Updating OpenDLP can support Oracle Databases for the PCI DSS process when looking for credit card numbers and passwords searching Windows or Unix file systems.
OpenDLP is an excellent tool for looking for credit card numbers as part of a PCI DSS scoping process, or looking for passwords and other sensitive data during a penetration test. It can search Windows and Unix file systems and databases. At the time of writing this blog entry, OpenDLP does not have support for Oracle, only MySQL and Microsoft SQL Server. If you want Oracle support in OpenDLP, please check the OpenDLP website first to see if it has been added (https://code.google.com/p/opendlp/), otherwise, read on!
I needed a tool to search Oracle databases for credit card numbers, which was part of helping a client with PCI DSS scoping. Additionally, providing the client with a good discovery tool would help them to comply with the annual requirement to verify the accuracy of the PCI DSS scope. OpenDLP is free and open source, and, while there are commercial tools out there, the client was looking at all options. OpenDLP is easy to get up and running if you download the VirtualBox VM, and it has a web interface.

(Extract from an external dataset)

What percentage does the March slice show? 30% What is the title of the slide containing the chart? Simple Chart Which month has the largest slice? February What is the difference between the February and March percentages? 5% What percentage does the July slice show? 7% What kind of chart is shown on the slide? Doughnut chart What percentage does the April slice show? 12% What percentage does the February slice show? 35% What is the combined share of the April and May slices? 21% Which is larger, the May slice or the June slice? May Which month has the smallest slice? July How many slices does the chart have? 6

Adding Oracle support required installing the Oracle Instant Client, installing DBD Oracle for Perl, and updating some of the OpenDLP Perl scripts. The updated OpenDLP files are available for download as a zip file (opendlp_0_4_4_oracle_update.zip).

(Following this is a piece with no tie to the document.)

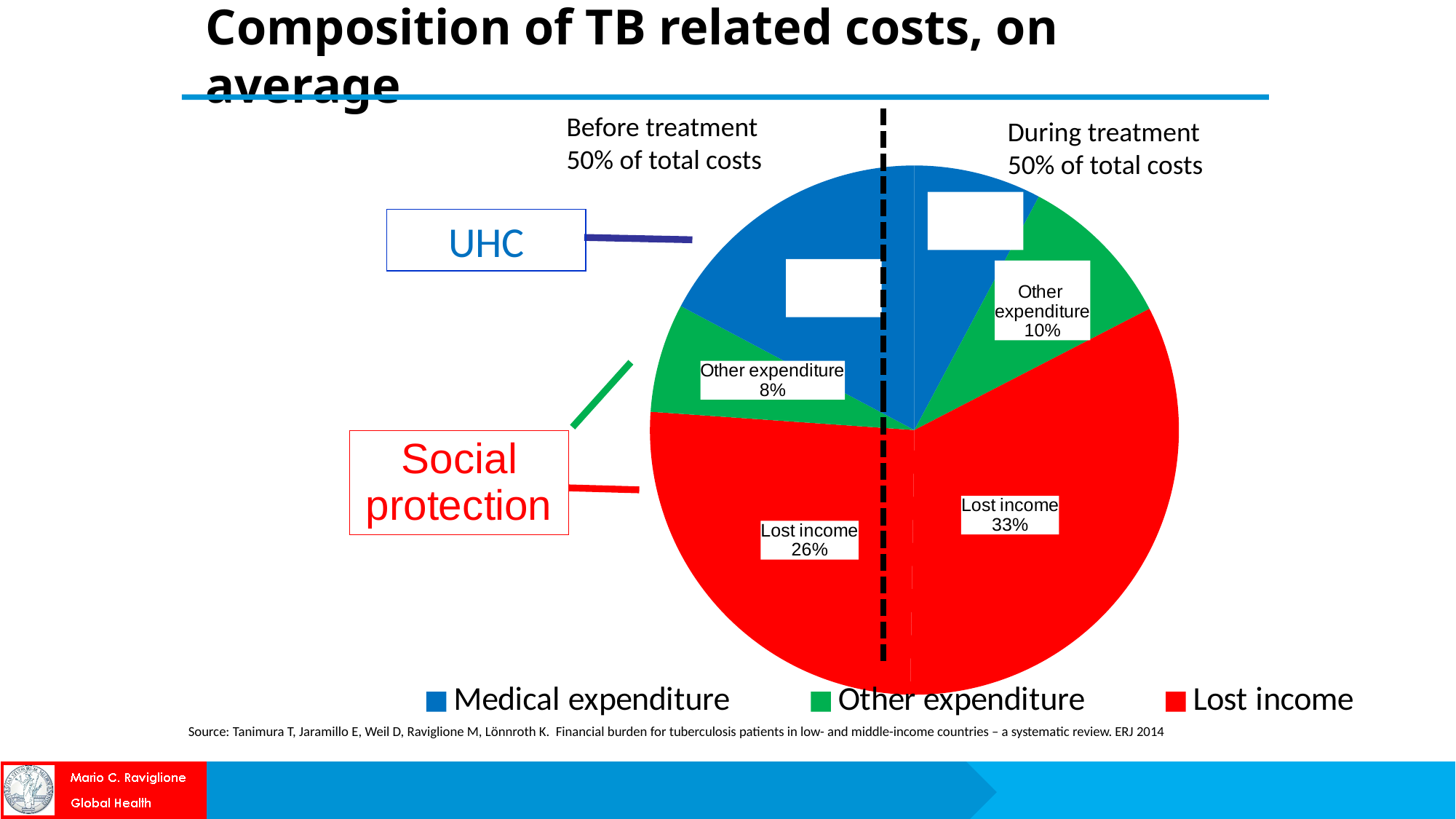
Which labelled slice has the largest share? Lost income during treatment (33%) Is lost income larger before treatment or during treatment? during treatment What is the share of other expenditure before treatment? 8% What kind of chart is shown on the slide? pie chart Which labelled slice has the smallest share? Other expenditure before treatment (8%) Which colour represents lost income in the legend? red What share of total costs is incurred before treatment? 50% What is the share of lost income during treatment? 33% What is the difference in percentage points between lost income during treatment and lost income before treatment? 7 What is the share of other expenditure during treatment? 10% How many categories does the legend list? 3 What is the share of lost income before treatment? 26%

This is a step by step guide to getting and updating OpenDLP.
Get the OpenDLP Virtual Machine
Download VirtualBox VM from OpenDLP (version 0.4.4)
https://code.google.com/p/opendlp/
Get the VM running and then check that the website is working at https://localhost/OpenDLP/index.html. To make it easier, I disabled the SSL certificate requirement in /etc/apache2/sites-available/default-ssl.

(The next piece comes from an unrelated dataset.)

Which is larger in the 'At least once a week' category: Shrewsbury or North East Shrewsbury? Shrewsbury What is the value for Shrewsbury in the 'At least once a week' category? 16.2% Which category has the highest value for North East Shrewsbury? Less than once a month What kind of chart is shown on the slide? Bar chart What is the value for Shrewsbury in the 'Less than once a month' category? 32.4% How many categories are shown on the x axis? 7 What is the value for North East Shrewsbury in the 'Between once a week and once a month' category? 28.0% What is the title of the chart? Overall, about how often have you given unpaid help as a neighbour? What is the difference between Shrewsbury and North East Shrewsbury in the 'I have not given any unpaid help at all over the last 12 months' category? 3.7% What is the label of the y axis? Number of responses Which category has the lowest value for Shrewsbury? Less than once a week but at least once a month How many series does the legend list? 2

Install Oracle Instant Client
From root (“sudo su -“) update the existing packages and install three required packages:
apt-get update
apt-get upgrade
apt-get install libaio1 alien zip
Download the Oracle Instant Client RPMs for Linux x86 from Oracle. These need to be the basic and SDK (devel). SQL*Plus is for testing that the client works.
https://www.oracle.com/technetwork/topics/linuxsoft-082809.html
Then run alien with “–i” to generate and install debian packages from the RPMs:
alien –i oracle-instantclient11.2-basic-11.2.0.3.0-1.i386.rpm
alien –i oracle-instantclient11.2-devel-11.2.0.3.0-1.i386.rpm
alien –i oracle-instantclient11.2-sqlplus-11.2.0.3.0-1.i386.rpm
Create the file “/etc/profiles.d/oracle.sh” with the Oracle environment variables:
export ORACLE_HOME=/usr/lib/oracle/11.2/client
export PATH=$PATH:$ORACLE_HOME/bin
export LD_LIBRARY_PATH=$ORACLE_HOME/lib
Open a new shell to set the environment variables, and test the Oracle Instant Client with SQL*Plus:
sqlplus username/password@host/instance
Install DBD Oracle for Perl
Run these commands to get the DBD Oracle source package:
perl -MCPAN -e shell
get DBD::Oracle
quit
Find the folder where DBD Oracle source is downloaded (e.g. /home/opendlp/.cpan/build/DBD-Oracle-1.44-BPFWro/), and run these commands to build it. The first command seems to create a shell that you have to exit.
perl Makefile.PL
make
make install
Test DBD Oracle with this script, if nothing shows then it has connected fine.
#!/usr/bin/perl
use DBI;
my $dbh = DBI->connect("dbi:Oracle://host/instance",'username','password');
$dbh->disconnect;
Update OpenDLP to Support Oracle
You need to download the updated Perl script files: opendlp_0_4_4_oracle_update.zip. Then extract them, make them executable, and move them to the correct directories:
chmod +x db.pl
chmod +x *.html
mv db.pl /var/www/OpenDLP/bin/
mv *.html /var/www/OpenDLP/web/bin/
You should now be able to search Oracle databases for credit cards and passwords. The target format for the scan is “///”, for example “//192.168.1.123/orcl”.